Transportation & Fuel Source Technology
University of Sunderland and Nissan to Unveil Innovative Hydrogen-Powered Car
Sunderland scientists have created a hydrogen-powered car, a significant step forward in creating a massed-produced green machine.
As the price of petrol soars, and concerns grow about the impact of car culture on the environment, a team of scientists from the University of Sunderland have come up with a hydrogen-powered car, which they believe is a significant step forward in creating a massed-produced green machine.
The team, led by Dirk Kok from the Institute of Automotive and Manufacturing Advanced Practice (AMAP), in partnership with the Centre for Process Innovation at Wilton and Lambda One Autogas at Gateshead, have successfully adapted a Nissan Almera to run on hydrogen so that it only emits water from its exhaust
The HyPower Nissan Almera will be unveiled at the Partners4Automotive 2008
conference next Wednesday (September 17) at the University of Sunderland
's Sir Tom Cowie Campus. This international event will look at alternative fuel technologies for vehicles and transport systems, giving local business the chance to see cutting edge developments from around the world.
Adrian Morris, Operations Manager at AMAP, says the HyPower project is a major breakthrough in the development of green transport. He says: "This project marks a significant step forwards in our understanding of hydrogen as a fuel for the automotive industry."

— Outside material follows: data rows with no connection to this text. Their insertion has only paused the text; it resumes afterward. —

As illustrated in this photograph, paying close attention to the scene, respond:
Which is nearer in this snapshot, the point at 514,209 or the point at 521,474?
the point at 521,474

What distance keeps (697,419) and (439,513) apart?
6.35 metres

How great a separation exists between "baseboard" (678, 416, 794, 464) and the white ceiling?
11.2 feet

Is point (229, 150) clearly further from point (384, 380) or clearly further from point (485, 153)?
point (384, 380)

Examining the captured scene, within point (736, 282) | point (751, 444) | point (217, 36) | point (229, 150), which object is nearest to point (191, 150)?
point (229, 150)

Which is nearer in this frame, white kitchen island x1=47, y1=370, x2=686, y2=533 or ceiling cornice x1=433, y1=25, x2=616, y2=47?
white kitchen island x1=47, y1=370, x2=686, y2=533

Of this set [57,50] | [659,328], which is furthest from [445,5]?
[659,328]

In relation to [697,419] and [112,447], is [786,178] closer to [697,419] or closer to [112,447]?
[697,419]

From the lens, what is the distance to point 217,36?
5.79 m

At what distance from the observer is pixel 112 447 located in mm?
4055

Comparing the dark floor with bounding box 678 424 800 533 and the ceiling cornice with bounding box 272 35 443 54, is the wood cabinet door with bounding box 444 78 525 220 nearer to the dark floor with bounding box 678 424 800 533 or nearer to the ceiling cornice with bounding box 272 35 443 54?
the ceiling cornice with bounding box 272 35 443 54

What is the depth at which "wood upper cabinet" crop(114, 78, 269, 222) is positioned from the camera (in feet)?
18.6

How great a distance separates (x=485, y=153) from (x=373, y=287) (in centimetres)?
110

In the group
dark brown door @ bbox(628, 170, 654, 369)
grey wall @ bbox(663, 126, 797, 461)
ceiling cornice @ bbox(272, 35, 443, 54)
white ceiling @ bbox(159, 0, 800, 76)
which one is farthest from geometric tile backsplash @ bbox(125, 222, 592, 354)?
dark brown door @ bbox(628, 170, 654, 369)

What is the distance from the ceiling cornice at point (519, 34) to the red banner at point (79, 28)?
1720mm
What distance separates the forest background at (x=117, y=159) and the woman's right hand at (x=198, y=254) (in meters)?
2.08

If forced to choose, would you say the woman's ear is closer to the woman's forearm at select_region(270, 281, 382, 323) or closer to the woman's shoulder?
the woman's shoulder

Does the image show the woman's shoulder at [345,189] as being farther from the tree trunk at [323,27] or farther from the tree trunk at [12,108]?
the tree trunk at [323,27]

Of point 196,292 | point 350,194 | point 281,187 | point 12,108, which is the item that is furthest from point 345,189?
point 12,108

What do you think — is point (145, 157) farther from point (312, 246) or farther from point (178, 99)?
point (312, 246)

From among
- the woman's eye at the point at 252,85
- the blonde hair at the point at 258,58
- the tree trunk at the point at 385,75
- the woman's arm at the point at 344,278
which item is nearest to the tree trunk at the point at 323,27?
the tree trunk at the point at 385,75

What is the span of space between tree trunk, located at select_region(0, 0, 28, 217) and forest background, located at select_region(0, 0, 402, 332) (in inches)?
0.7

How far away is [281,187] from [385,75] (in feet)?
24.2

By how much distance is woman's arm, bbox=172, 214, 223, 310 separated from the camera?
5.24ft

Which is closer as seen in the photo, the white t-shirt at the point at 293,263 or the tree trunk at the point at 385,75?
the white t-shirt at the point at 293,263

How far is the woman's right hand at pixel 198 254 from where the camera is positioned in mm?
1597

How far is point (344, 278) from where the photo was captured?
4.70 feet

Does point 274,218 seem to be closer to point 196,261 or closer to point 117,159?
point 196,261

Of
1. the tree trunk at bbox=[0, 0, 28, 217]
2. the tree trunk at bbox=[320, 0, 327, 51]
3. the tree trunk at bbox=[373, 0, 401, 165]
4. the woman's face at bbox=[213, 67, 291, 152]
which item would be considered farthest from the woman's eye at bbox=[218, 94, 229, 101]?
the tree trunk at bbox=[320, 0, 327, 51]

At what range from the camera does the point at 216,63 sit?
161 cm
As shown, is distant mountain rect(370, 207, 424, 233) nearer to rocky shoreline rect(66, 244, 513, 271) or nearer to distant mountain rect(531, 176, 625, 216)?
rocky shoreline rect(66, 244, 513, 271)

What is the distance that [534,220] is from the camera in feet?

"This vehicle will act as a test bed to evaluate novel hydrogen technologies in vehicles and will enhance the region's status as an important automotive research and development centre."
Dirk Kok says: "The whole subject of hydrogen as a fuel for cars is intriguing. It all depends upon the price of oil, the driving range of these new green vehicles, ease of safely filling these vehicles, and the availability of competing systems, which we are also researching.
"The HyPower project does demonstrate that hydrogen is a practical and environmentally friendly alternative to fossil fuels. But though this is a significant step forward, there is still a long way to go before we see these vehicles driving about our roads."